* [The data]:

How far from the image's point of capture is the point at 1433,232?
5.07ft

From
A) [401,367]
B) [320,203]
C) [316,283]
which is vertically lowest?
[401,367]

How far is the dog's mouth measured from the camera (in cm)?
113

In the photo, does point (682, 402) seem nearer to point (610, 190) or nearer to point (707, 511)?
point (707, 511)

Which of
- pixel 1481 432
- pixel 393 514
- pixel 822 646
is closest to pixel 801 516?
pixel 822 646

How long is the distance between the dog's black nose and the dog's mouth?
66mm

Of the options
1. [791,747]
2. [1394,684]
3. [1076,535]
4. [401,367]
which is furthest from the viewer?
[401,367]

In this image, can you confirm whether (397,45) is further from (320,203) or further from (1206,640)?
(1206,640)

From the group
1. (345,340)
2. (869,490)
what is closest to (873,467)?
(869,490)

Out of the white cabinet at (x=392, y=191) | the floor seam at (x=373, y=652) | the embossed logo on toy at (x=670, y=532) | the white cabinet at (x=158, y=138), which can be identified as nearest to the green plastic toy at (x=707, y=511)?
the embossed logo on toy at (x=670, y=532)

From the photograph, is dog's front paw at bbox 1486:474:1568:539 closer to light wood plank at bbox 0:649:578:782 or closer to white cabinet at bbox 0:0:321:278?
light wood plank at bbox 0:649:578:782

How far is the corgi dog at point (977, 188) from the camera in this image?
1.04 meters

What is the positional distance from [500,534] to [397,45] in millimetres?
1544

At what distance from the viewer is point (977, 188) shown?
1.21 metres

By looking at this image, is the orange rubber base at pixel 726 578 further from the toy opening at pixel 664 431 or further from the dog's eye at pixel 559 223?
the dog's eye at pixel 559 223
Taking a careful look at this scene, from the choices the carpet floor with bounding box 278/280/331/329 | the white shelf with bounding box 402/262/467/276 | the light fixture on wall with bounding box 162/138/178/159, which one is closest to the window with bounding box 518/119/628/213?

* [Exercise aim]: Copy the stretch of data from the line that contains "Out of the white" through the end of the data, reproducing each line unchanged.

* [Reply]:
Out of the white cabinet at (x=392, y=191) | the floor seam at (x=373, y=652) | the embossed logo on toy at (x=670, y=532) | the white cabinet at (x=158, y=138), which can be identified as nearest to the green plastic toy at (x=707, y=511)?
the embossed logo on toy at (x=670, y=532)

From the photograph, is dog's front paw at bbox 1486:474:1568:539 closer to light wood plank at bbox 0:649:578:782 or closer to white cabinet at bbox 0:0:321:278?
light wood plank at bbox 0:649:578:782

How far is the corgi dog at point (977, 188) from the camera in this image?
1.04 meters

What is the positional distance from [500,534] to [397,45] in millimetres?
1544

At what distance from the viewer is point (977, 188) shown?
1.21 metres

By looking at this image, is the orange rubber base at pixel 726 578 further from the toy opening at pixel 664 431 or further from the dog's eye at pixel 559 223?
the dog's eye at pixel 559 223
Taking a careful look at this scene, from the choices the carpet floor with bounding box 278/280/331/329 | the white shelf with bounding box 402/262/467/276 | the light fixture on wall with bounding box 162/138/178/159, which one is closest to the window with bounding box 518/119/628/213?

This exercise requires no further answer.